+++ Exercise data +++
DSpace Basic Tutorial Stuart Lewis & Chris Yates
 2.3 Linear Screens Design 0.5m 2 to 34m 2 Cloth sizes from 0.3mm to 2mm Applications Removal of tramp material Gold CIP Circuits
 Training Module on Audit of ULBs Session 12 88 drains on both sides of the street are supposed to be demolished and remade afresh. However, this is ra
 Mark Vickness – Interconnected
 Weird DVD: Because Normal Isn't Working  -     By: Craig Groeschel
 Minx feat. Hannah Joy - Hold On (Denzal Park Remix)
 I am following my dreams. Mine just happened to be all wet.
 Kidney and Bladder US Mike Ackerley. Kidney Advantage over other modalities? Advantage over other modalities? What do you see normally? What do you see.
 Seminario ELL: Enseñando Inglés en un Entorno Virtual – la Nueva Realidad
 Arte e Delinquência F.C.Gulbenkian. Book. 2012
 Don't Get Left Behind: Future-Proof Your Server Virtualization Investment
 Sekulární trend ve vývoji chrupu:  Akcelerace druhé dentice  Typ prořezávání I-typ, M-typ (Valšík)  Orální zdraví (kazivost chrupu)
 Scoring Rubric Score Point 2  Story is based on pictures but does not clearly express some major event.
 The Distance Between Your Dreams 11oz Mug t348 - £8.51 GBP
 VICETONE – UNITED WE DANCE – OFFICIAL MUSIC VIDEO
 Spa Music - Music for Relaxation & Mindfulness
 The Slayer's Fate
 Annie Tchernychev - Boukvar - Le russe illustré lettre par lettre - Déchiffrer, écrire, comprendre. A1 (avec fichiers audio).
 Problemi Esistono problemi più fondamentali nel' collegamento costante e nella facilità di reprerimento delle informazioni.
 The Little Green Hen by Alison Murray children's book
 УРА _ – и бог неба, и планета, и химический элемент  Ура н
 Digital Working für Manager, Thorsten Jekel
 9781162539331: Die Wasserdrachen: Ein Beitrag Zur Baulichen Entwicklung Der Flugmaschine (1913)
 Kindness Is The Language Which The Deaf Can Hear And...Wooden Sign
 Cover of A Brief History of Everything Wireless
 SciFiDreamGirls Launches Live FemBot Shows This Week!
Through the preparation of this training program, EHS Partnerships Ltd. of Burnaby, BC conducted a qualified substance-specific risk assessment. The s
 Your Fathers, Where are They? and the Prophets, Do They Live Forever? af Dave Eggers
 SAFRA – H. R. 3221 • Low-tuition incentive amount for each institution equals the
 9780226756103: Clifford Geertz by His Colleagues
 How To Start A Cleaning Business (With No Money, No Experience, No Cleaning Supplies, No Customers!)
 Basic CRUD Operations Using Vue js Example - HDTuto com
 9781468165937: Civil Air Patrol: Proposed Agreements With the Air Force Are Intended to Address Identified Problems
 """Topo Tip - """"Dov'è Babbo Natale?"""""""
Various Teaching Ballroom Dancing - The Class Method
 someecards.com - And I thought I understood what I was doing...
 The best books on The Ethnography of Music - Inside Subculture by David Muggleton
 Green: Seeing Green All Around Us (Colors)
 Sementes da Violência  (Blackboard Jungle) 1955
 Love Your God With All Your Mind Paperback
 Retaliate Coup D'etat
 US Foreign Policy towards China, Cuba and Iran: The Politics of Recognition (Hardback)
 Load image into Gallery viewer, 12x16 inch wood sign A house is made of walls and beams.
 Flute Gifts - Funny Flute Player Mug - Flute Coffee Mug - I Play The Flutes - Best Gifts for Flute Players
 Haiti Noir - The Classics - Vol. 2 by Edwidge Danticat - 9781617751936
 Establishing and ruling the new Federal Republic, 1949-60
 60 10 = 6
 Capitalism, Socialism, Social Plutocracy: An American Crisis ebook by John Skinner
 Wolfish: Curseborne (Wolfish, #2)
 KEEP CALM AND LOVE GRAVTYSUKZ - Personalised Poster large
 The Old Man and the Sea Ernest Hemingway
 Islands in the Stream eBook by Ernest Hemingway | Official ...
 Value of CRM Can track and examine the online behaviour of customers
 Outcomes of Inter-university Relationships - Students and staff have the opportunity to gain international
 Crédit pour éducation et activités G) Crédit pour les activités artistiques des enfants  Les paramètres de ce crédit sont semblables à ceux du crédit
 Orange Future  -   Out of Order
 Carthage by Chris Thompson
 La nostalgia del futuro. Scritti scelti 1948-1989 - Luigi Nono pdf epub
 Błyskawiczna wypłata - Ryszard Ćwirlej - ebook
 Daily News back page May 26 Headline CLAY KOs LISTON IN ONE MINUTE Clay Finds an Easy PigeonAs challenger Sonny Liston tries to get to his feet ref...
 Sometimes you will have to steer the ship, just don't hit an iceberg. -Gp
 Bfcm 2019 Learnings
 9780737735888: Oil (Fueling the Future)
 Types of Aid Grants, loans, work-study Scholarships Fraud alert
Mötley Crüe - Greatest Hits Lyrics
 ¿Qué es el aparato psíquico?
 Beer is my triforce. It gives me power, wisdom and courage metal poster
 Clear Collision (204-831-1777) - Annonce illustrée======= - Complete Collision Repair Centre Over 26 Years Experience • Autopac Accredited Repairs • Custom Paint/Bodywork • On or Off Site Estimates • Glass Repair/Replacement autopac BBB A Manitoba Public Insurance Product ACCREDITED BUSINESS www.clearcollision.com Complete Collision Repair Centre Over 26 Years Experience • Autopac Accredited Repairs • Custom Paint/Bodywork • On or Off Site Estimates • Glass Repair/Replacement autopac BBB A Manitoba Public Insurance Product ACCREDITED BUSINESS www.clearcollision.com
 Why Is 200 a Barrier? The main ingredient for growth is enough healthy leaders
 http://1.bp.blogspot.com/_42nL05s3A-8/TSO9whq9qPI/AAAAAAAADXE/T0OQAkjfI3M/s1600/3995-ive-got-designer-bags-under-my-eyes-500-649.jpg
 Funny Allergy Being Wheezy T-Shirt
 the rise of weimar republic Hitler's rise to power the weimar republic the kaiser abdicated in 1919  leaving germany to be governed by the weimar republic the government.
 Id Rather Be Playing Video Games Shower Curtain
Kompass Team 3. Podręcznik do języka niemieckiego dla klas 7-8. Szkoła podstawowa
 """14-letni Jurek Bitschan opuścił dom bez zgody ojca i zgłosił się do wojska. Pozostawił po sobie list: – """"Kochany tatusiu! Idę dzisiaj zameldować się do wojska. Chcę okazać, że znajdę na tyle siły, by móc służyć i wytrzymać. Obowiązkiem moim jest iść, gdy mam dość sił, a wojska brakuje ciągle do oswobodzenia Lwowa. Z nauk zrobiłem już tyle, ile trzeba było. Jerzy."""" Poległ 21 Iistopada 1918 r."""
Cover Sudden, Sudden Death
+++
*What to produce:*
Search the data and copy each line containing "Your".

*Output for this task:*
 Don't Get Left Behind: Future-Proof Your Server Virtualization Investment
 The Distance Between Your Dreams 11oz Mug t348 - £8.51 GBP
 Your Fathers, Where are They? and the Prophets, Do They Live Forever? af Dave Eggers
 Love Your God With All Your Mind Paperback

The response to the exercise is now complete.